▸ **CONSIGNE 1**
Répondez aux questions suivantes d'après le texte sur les échanges de produits halieutiques en Afrique de l'Ouest.
(a) Quelle part des importations de produits halieutiques des pays de l'Afrique de l'Ouest provient de l'Europe ?
(b) Quelle proportion des produits importés dans la zone Afrique vient des pays africains hors CEDEAO ?
(c) Quelle part des importations en produits halieutiques les poissons congelés représentent-ils en volume ?
▸ **CONSIGNE 2**
Poursuivez le texte sur les échanges de produits halieutiques en Afrique de l'Ouest à partir de sa dernière phrase.

Perspectives des échanges de produits halieutiques en Afrique de l’OuestLes importations de produits halieutiques par les pays de l’Afrique de l’Ouest proviennent de l’Afrique (51%), de l’Europe (24%), de l’Asie (16%) et de l’Amérique (9%). La valeur totale des importations de produits halieutiques des pays de la CEDEAO s’élève à 13 368 460 dollars US. Les produits importés dans la zone Afrique proviennent à 13 % des pays de l’Afrique de l’ouest et à 87 % des autres pays africains hors CEDEAO.

Le marché ouest-africain présente donc d’énormes possibilités pour les pays exportateurs nets comme le Sénégal, la Gambie ou la Mauritanie. Le Nigeria à lui tout seul a importé un total de 6 665 910 dollars US de produits halieutiques en 2011. Ce pays peut absorber l’ensemble des exportations en volume et en valeur du Sénégal (près de 100 mille tonnes pour un peu plus de 300 millions dollars US). Les importations sont composées de trois produits, à savoir : (1) Poissons, (2) Crustacés et (3) Mollusques. Les sous-produits des poissons importés sont : (1) Poissons vivants, (2) Poissons frais, (3) Poissons congelés, (4) Poissons transformés et (5) Filets de poissons. Elles sont essentiellement dominées en volume par les poissons congelés qui représentent 98 % des importations en produits halieutiques.

▸ **DONNÉES FOURNIES**

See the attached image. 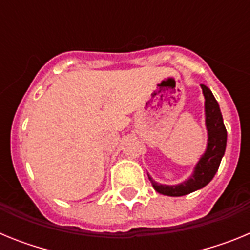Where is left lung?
Segmentation results:
<instances>
[{"label": "left lung", "mask_w": 250, "mask_h": 250, "mask_svg": "<svg viewBox=\"0 0 250 250\" xmlns=\"http://www.w3.org/2000/svg\"><path fill=\"white\" fill-rule=\"evenodd\" d=\"M205 98V124L208 129V146L204 155L198 161L194 174L187 182L178 185H163L154 182L149 176L152 187L158 193L167 196H183L202 189L211 182L219 169L220 161L227 147V129L223 123L219 104L215 100L210 89L202 83Z\"/></svg>", "instance_id": "1"}]
</instances>
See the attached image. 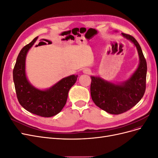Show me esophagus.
Instances as JSON below:
<instances>
[{
  "mask_svg": "<svg viewBox=\"0 0 158 158\" xmlns=\"http://www.w3.org/2000/svg\"><path fill=\"white\" fill-rule=\"evenodd\" d=\"M83 73L84 74H91V70L88 68H85L84 70H83Z\"/></svg>",
  "mask_w": 158,
  "mask_h": 158,
  "instance_id": "esophagus-1",
  "label": "esophagus"
}]
</instances>
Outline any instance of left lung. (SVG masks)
<instances>
[{
  "label": "left lung",
  "mask_w": 158,
  "mask_h": 158,
  "mask_svg": "<svg viewBox=\"0 0 158 158\" xmlns=\"http://www.w3.org/2000/svg\"><path fill=\"white\" fill-rule=\"evenodd\" d=\"M136 47L139 56L137 69L127 80L114 84L99 76H91V96L94 103L110 114H118L127 111L140 102L146 90V60L141 47L132 36L121 33Z\"/></svg>",
  "instance_id": "obj_1"
}]
</instances>
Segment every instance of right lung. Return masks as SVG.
<instances>
[{
    "mask_svg": "<svg viewBox=\"0 0 158 158\" xmlns=\"http://www.w3.org/2000/svg\"><path fill=\"white\" fill-rule=\"evenodd\" d=\"M37 40V37L20 51L13 70V80L17 98L21 106L33 114L50 117L63 109L69 89L75 84L78 76H67L46 89H37L31 85L26 74V59L28 51Z\"/></svg>",
    "mask_w": 158,
    "mask_h": 158,
    "instance_id": "obj_1",
    "label": "right lung"
}]
</instances>
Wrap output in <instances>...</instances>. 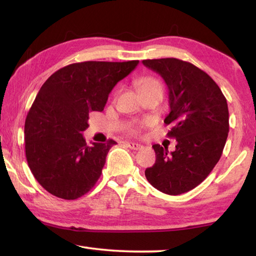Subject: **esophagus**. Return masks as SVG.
Listing matches in <instances>:
<instances>
[{"mask_svg":"<svg viewBox=\"0 0 256 256\" xmlns=\"http://www.w3.org/2000/svg\"><path fill=\"white\" fill-rule=\"evenodd\" d=\"M126 146L128 148L134 150H142L143 148V145H140L138 143H133V142H128Z\"/></svg>","mask_w":256,"mask_h":256,"instance_id":"34e87169","label":"esophagus"}]
</instances>
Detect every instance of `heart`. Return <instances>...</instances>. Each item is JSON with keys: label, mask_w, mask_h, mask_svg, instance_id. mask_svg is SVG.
Wrapping results in <instances>:
<instances>
[{"label": "heart", "mask_w": 256, "mask_h": 256, "mask_svg": "<svg viewBox=\"0 0 256 256\" xmlns=\"http://www.w3.org/2000/svg\"><path fill=\"white\" fill-rule=\"evenodd\" d=\"M136 88L138 92H144L148 90H160L162 92V86L160 84V81H157L154 78L150 77H144L140 78L136 81Z\"/></svg>", "instance_id": "1"}]
</instances>
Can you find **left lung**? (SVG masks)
<instances>
[{
	"label": "left lung",
	"mask_w": 256,
	"mask_h": 256,
	"mask_svg": "<svg viewBox=\"0 0 256 256\" xmlns=\"http://www.w3.org/2000/svg\"><path fill=\"white\" fill-rule=\"evenodd\" d=\"M164 79L170 112L164 122L172 125L168 136L176 150L155 144V164L145 176L160 192L177 196L197 187L219 162L229 133V110L222 91L209 74L176 58L142 62Z\"/></svg>",
	"instance_id": "obj_1"
}]
</instances>
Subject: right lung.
I'll return each instance as SVG.
<instances>
[{
  "instance_id": "right-lung-1",
  "label": "right lung",
  "mask_w": 256,
  "mask_h": 256,
  "mask_svg": "<svg viewBox=\"0 0 256 256\" xmlns=\"http://www.w3.org/2000/svg\"><path fill=\"white\" fill-rule=\"evenodd\" d=\"M138 62L72 64L42 86L25 121V153L32 175L48 192L74 200L94 186L116 142L86 145L82 132L89 112H101L114 86Z\"/></svg>"
}]
</instances>
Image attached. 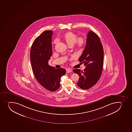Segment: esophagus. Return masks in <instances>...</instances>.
I'll return each mask as SVG.
<instances>
[{"label":"esophagus","instance_id":"obj_1","mask_svg":"<svg viewBox=\"0 0 132 132\" xmlns=\"http://www.w3.org/2000/svg\"><path fill=\"white\" fill-rule=\"evenodd\" d=\"M72 71V70L71 69H69V68L66 69V73H70Z\"/></svg>","mask_w":132,"mask_h":132}]
</instances>
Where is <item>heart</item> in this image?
I'll return each mask as SVG.
<instances>
[{"label":"heart","instance_id":"1","mask_svg":"<svg viewBox=\"0 0 132 132\" xmlns=\"http://www.w3.org/2000/svg\"><path fill=\"white\" fill-rule=\"evenodd\" d=\"M63 38L68 45L73 46L75 44L78 47H82L85 44V39L82 37L78 38L77 35L72 32H68L64 34ZM58 39L54 40V44H56L58 42Z\"/></svg>","mask_w":132,"mask_h":132}]
</instances>
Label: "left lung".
<instances>
[{"label":"left lung","instance_id":"obj_1","mask_svg":"<svg viewBox=\"0 0 132 132\" xmlns=\"http://www.w3.org/2000/svg\"><path fill=\"white\" fill-rule=\"evenodd\" d=\"M79 60L86 67L82 71L73 70L79 76L77 84L82 89H89L98 82L103 68V47L98 35L92 31L88 33L85 48Z\"/></svg>","mask_w":132,"mask_h":132}]
</instances>
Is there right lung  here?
<instances>
[{
	"label": "right lung",
	"instance_id": "1",
	"mask_svg": "<svg viewBox=\"0 0 132 132\" xmlns=\"http://www.w3.org/2000/svg\"><path fill=\"white\" fill-rule=\"evenodd\" d=\"M53 31H45L35 39L30 50V60L33 71L39 83L50 92L60 87V79L66 70L50 66L48 61L52 55Z\"/></svg>",
	"mask_w": 132,
	"mask_h": 132
}]
</instances>
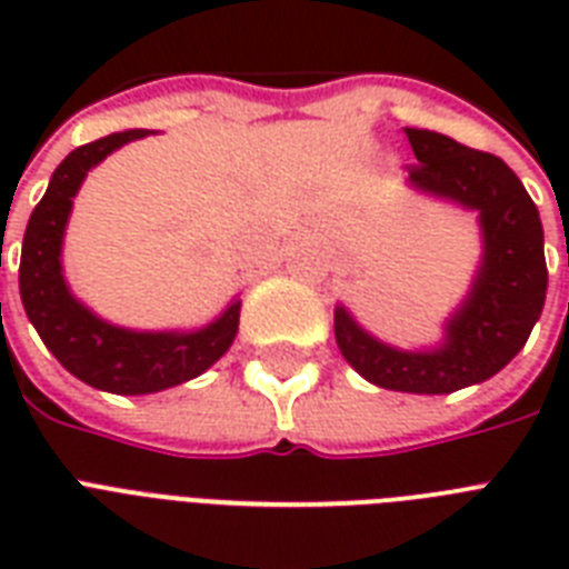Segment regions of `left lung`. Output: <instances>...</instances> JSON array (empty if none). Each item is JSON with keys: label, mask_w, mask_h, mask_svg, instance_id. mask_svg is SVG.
I'll use <instances>...</instances> for the list:
<instances>
[{"label": "left lung", "mask_w": 569, "mask_h": 569, "mask_svg": "<svg viewBox=\"0 0 569 569\" xmlns=\"http://www.w3.org/2000/svg\"><path fill=\"white\" fill-rule=\"evenodd\" d=\"M416 162L407 186L478 214L481 259L463 301L428 348H398L360 325L346 303L333 333L348 366L369 383L413 396H446L493 378L520 355L547 301V257L538 206L520 177L493 153L458 144L431 129H405Z\"/></svg>", "instance_id": "1"}]
</instances>
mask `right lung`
Masks as SVG:
<instances>
[{
	"label": "right lung",
	"mask_w": 569,
	"mask_h": 569,
	"mask_svg": "<svg viewBox=\"0 0 569 569\" xmlns=\"http://www.w3.org/2000/svg\"><path fill=\"white\" fill-rule=\"evenodd\" d=\"M144 136L150 129H127L76 147L56 168L22 236L20 298L26 316L67 372L114 396H150L186 383L218 363L239 333V295L203 328L132 330L100 319L67 286L61 253L73 197L91 168Z\"/></svg>",
	"instance_id": "add662e5"
}]
</instances>
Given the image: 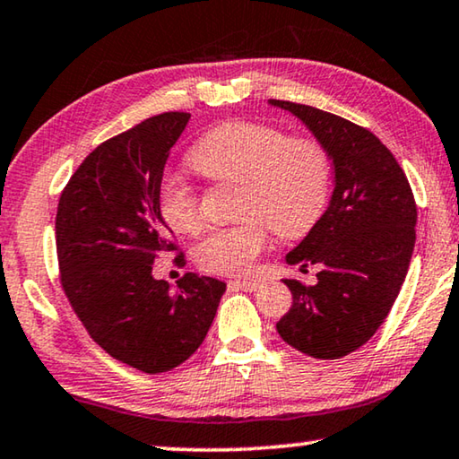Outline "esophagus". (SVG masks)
<instances>
[{"mask_svg": "<svg viewBox=\"0 0 459 459\" xmlns=\"http://www.w3.org/2000/svg\"><path fill=\"white\" fill-rule=\"evenodd\" d=\"M262 282L259 280H230L229 289L232 290H245V292H255Z\"/></svg>", "mask_w": 459, "mask_h": 459, "instance_id": "34e87169", "label": "esophagus"}]
</instances>
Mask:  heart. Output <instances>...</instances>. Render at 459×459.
<instances>
[{
    "label": "heart",
    "mask_w": 459,
    "mask_h": 459,
    "mask_svg": "<svg viewBox=\"0 0 459 459\" xmlns=\"http://www.w3.org/2000/svg\"><path fill=\"white\" fill-rule=\"evenodd\" d=\"M189 167L214 183H238L237 216L243 222L210 230L195 259L206 272L249 273L270 241L268 224L284 238L303 237L324 214L330 194V159L317 140L286 135L255 121H232L191 146ZM162 221L177 232L202 227L200 195L179 177L159 189Z\"/></svg>",
    "instance_id": "obj_1"
}]
</instances>
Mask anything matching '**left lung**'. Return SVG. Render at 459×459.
<instances>
[{
	"mask_svg": "<svg viewBox=\"0 0 459 459\" xmlns=\"http://www.w3.org/2000/svg\"><path fill=\"white\" fill-rule=\"evenodd\" d=\"M333 164L330 206L286 262L319 265L317 284L284 280L292 307L276 330L313 359H342L371 340L408 273L416 241V202L404 170L377 135L338 115L289 100Z\"/></svg>",
	"mask_w": 459,
	"mask_h": 459,
	"instance_id": "1",
	"label": "left lung"
}]
</instances>
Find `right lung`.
<instances>
[{
	"label": "right lung",
	"instance_id": "obj_1",
	"mask_svg": "<svg viewBox=\"0 0 459 459\" xmlns=\"http://www.w3.org/2000/svg\"><path fill=\"white\" fill-rule=\"evenodd\" d=\"M189 113H160L102 142L61 191L55 243L61 286L102 351L143 373L179 367L206 338L227 284L186 273L177 289L154 262L179 251L159 189ZM177 264H186L177 253Z\"/></svg>",
	"mask_w": 459,
	"mask_h": 459
}]
</instances>
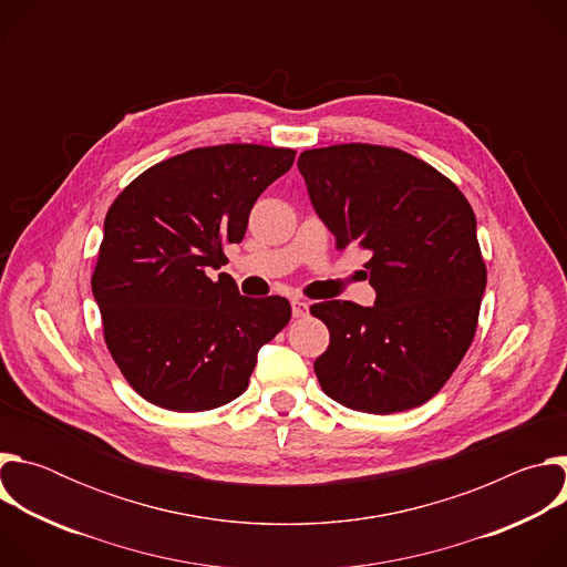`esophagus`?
<instances>
[{
  "instance_id": "1",
  "label": "esophagus",
  "mask_w": 567,
  "mask_h": 567,
  "mask_svg": "<svg viewBox=\"0 0 567 567\" xmlns=\"http://www.w3.org/2000/svg\"><path fill=\"white\" fill-rule=\"evenodd\" d=\"M291 313H293V318H302V316L309 313V305L300 298H293L291 300Z\"/></svg>"
}]
</instances>
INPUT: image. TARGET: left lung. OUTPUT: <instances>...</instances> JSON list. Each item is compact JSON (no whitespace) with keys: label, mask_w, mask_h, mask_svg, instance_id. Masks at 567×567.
Masks as SVG:
<instances>
[{"label":"left lung","mask_w":567,"mask_h":567,"mask_svg":"<svg viewBox=\"0 0 567 567\" xmlns=\"http://www.w3.org/2000/svg\"><path fill=\"white\" fill-rule=\"evenodd\" d=\"M298 171L316 215L343 251H368L374 307L311 305L330 346L313 361L328 396L361 413L422 406L466 354L487 267L475 215L457 186L396 147L343 143L305 150Z\"/></svg>","instance_id":"1"}]
</instances>
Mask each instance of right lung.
<instances>
[{
  "label": "right lung",
  "instance_id": "right-lung-1",
  "mask_svg": "<svg viewBox=\"0 0 567 567\" xmlns=\"http://www.w3.org/2000/svg\"><path fill=\"white\" fill-rule=\"evenodd\" d=\"M293 156L251 143L188 150L147 168L110 206L92 291L112 359L154 406H224L289 322L287 298L241 296L215 271Z\"/></svg>",
  "mask_w": 567,
  "mask_h": 567
}]
</instances>
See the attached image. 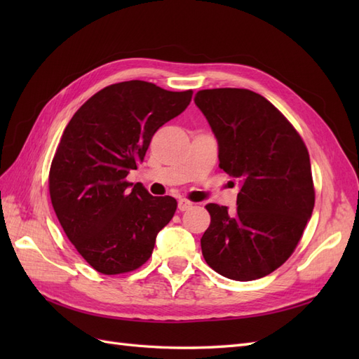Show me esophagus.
Segmentation results:
<instances>
[{
  "label": "esophagus",
  "mask_w": 359,
  "mask_h": 359,
  "mask_svg": "<svg viewBox=\"0 0 359 359\" xmlns=\"http://www.w3.org/2000/svg\"><path fill=\"white\" fill-rule=\"evenodd\" d=\"M191 206H193V203L187 199H180L178 201V210L180 211H187V210L191 208Z\"/></svg>",
  "instance_id": "34e87169"
}]
</instances>
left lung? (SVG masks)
I'll return each instance as SVG.
<instances>
[{
	"mask_svg": "<svg viewBox=\"0 0 359 359\" xmlns=\"http://www.w3.org/2000/svg\"><path fill=\"white\" fill-rule=\"evenodd\" d=\"M194 103L219 144L220 168L240 181L236 210L208 203L202 255L231 280L262 278L283 265L314 206L309 151L274 104L250 90H202Z\"/></svg>",
	"mask_w": 359,
	"mask_h": 359,
	"instance_id": "8db88e82",
	"label": "left lung"
}]
</instances>
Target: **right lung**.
<instances>
[{"label":"right lung","instance_id":"add662e5","mask_svg":"<svg viewBox=\"0 0 359 359\" xmlns=\"http://www.w3.org/2000/svg\"><path fill=\"white\" fill-rule=\"evenodd\" d=\"M193 91L145 81L106 86L73 115L49 172L52 206L70 243L95 271L123 274L149 259L177 210L126 178L144 161L157 130L186 111Z\"/></svg>","mask_w":359,"mask_h":359}]
</instances>
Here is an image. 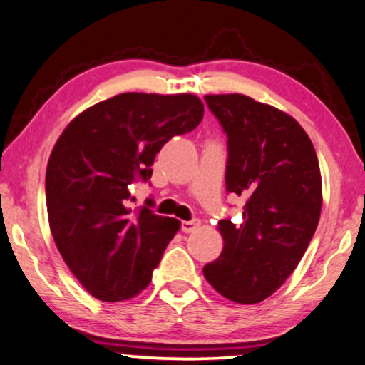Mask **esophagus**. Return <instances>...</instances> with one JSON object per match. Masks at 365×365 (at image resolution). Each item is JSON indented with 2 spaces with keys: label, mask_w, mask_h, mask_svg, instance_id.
Segmentation results:
<instances>
[{
  "label": "esophagus",
  "mask_w": 365,
  "mask_h": 365,
  "mask_svg": "<svg viewBox=\"0 0 365 365\" xmlns=\"http://www.w3.org/2000/svg\"><path fill=\"white\" fill-rule=\"evenodd\" d=\"M200 225V220L199 219H192V220H184L181 224V230L184 234H191V232L197 230Z\"/></svg>",
  "instance_id": "34e87169"
}]
</instances>
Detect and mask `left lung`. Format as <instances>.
<instances>
[{
    "mask_svg": "<svg viewBox=\"0 0 365 365\" xmlns=\"http://www.w3.org/2000/svg\"><path fill=\"white\" fill-rule=\"evenodd\" d=\"M227 135V192L244 195L242 222H219L224 250L204 267L222 297L255 304L298 267L323 204L319 163L294 118L240 93L205 95Z\"/></svg>",
    "mask_w": 365,
    "mask_h": 365,
    "instance_id": "obj_1",
    "label": "left lung"
}]
</instances>
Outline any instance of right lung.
Returning <instances> with one entry per match:
<instances>
[{"label":"right lung","mask_w":365,"mask_h":365,"mask_svg":"<svg viewBox=\"0 0 365 365\" xmlns=\"http://www.w3.org/2000/svg\"><path fill=\"white\" fill-rule=\"evenodd\" d=\"M204 105L191 93H120L68 123L51 153L46 202L62 258L92 297L115 303L151 282L179 220L138 212L130 184L146 182L156 153L200 123Z\"/></svg>","instance_id":"obj_1"}]
</instances>
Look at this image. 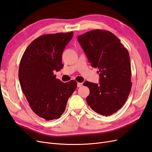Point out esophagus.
Listing matches in <instances>:
<instances>
[{
	"label": "esophagus",
	"instance_id": "esophagus-1",
	"mask_svg": "<svg viewBox=\"0 0 152 152\" xmlns=\"http://www.w3.org/2000/svg\"><path fill=\"white\" fill-rule=\"evenodd\" d=\"M77 86L78 88H80V87H81L83 86V83H77Z\"/></svg>",
	"mask_w": 152,
	"mask_h": 152
}]
</instances>
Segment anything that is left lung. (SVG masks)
<instances>
[{
    "label": "left lung",
    "mask_w": 152,
    "mask_h": 152,
    "mask_svg": "<svg viewBox=\"0 0 152 152\" xmlns=\"http://www.w3.org/2000/svg\"><path fill=\"white\" fill-rule=\"evenodd\" d=\"M78 42L92 67H98L99 85L86 81L88 104L97 113L110 116L124 105L130 93L131 64L126 48L113 33L90 31L78 36Z\"/></svg>",
    "instance_id": "1"
}]
</instances>
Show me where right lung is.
Here are the masks:
<instances>
[{"instance_id":"obj_1","label":"right lung","mask_w":152,"mask_h":152,"mask_svg":"<svg viewBox=\"0 0 152 152\" xmlns=\"http://www.w3.org/2000/svg\"><path fill=\"white\" fill-rule=\"evenodd\" d=\"M73 32L44 34L34 39L22 56L19 79L22 91L32 110L47 121L58 119L77 83H63L54 75L64 66L62 54Z\"/></svg>"}]
</instances>
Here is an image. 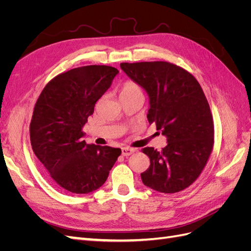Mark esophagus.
Masks as SVG:
<instances>
[{
	"label": "esophagus",
	"mask_w": 251,
	"mask_h": 251,
	"mask_svg": "<svg viewBox=\"0 0 251 251\" xmlns=\"http://www.w3.org/2000/svg\"><path fill=\"white\" fill-rule=\"evenodd\" d=\"M135 151L134 149H131V148H123L121 149V153H123L124 156H130L132 155Z\"/></svg>",
	"instance_id": "esophagus-1"
}]
</instances>
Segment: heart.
<instances>
[{
	"mask_svg": "<svg viewBox=\"0 0 251 251\" xmlns=\"http://www.w3.org/2000/svg\"><path fill=\"white\" fill-rule=\"evenodd\" d=\"M120 97L133 96V95H143V91L137 82L134 80L125 81L120 88Z\"/></svg>",
	"mask_w": 251,
	"mask_h": 251,
	"instance_id": "heart-1",
	"label": "heart"
}]
</instances>
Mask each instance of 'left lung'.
<instances>
[{"mask_svg":"<svg viewBox=\"0 0 251 251\" xmlns=\"http://www.w3.org/2000/svg\"><path fill=\"white\" fill-rule=\"evenodd\" d=\"M128 77L150 96L148 119L168 138L160 151L143 148L150 168L140 176L144 185L164 194L183 191L198 179L215 142L208 101L192 73L169 62L121 63Z\"/></svg>","mask_w":251,"mask_h":251,"instance_id":"1","label":"left lung"}]
</instances>
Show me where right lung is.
Here are the masks:
<instances>
[{"label":"right lung","instance_id":"1","mask_svg":"<svg viewBox=\"0 0 251 251\" xmlns=\"http://www.w3.org/2000/svg\"><path fill=\"white\" fill-rule=\"evenodd\" d=\"M116 68L91 65L53 77L37 98L30 142L53 182L64 191L88 194L100 188L121 154L120 149L87 144L82 126L104 94Z\"/></svg>","mask_w":251,"mask_h":251}]
</instances>
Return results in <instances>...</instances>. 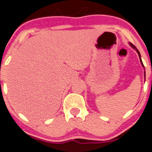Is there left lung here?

▸ **RÉSULTAT DE L'EXERCICE 1**
(a) Elle s'élève à 24 %.
(b) Elle s'élève à 87 %.
(c) Ils en représentent 98 %.

▸ **RÉSULTAT DE L'EXERCICE 2**
Les trois grands importateurs de produits halieutiques en Afrique de l’Ouest sont le Nigeria, le Ghana et la Côte d’Ivoire qui représentent à eux seuls 92 % des importations totales en volume et 94 % des importations en valeur des pays de l’Afrique de l’Ouest en 2011. Ce qui veut dire que, pour les pays exportateurs nets de produits halieutiques comme le Sénégal, la Guinée et la Guinée Bissau, le premier groupe de pays peut absorber toutes leurs exportations en volumes sans pour autant que leurs besoins ne soient totalement satisfaits.

Pour profiter des potentialités énormes du commerce intra-régional de produits halieutiques, les contraintes qui se posent à son développement doivent être levées.

Ces contraintes sont de plusieurs ordres, dont :• La difficulté de respecter les normes d’hygiène et la qualité des produits, surtout pour

les produits transformés ;

• Le déficit des infrastructures et équipements de manutention, de transport, de stockage et de conservation pour les produits halieutiques frais, congelés ou transformés. A ce niveau, il faut noter la faible capacité de fret aérien pour le commerce intra régional ;

• Le manque d’informations sur les règles de commerce et les marchés potentiels ;

• L’absence de sécurité et de confiance au niveau de l’environnement, nécessaire pour permettre le développement du commerce sous-régional.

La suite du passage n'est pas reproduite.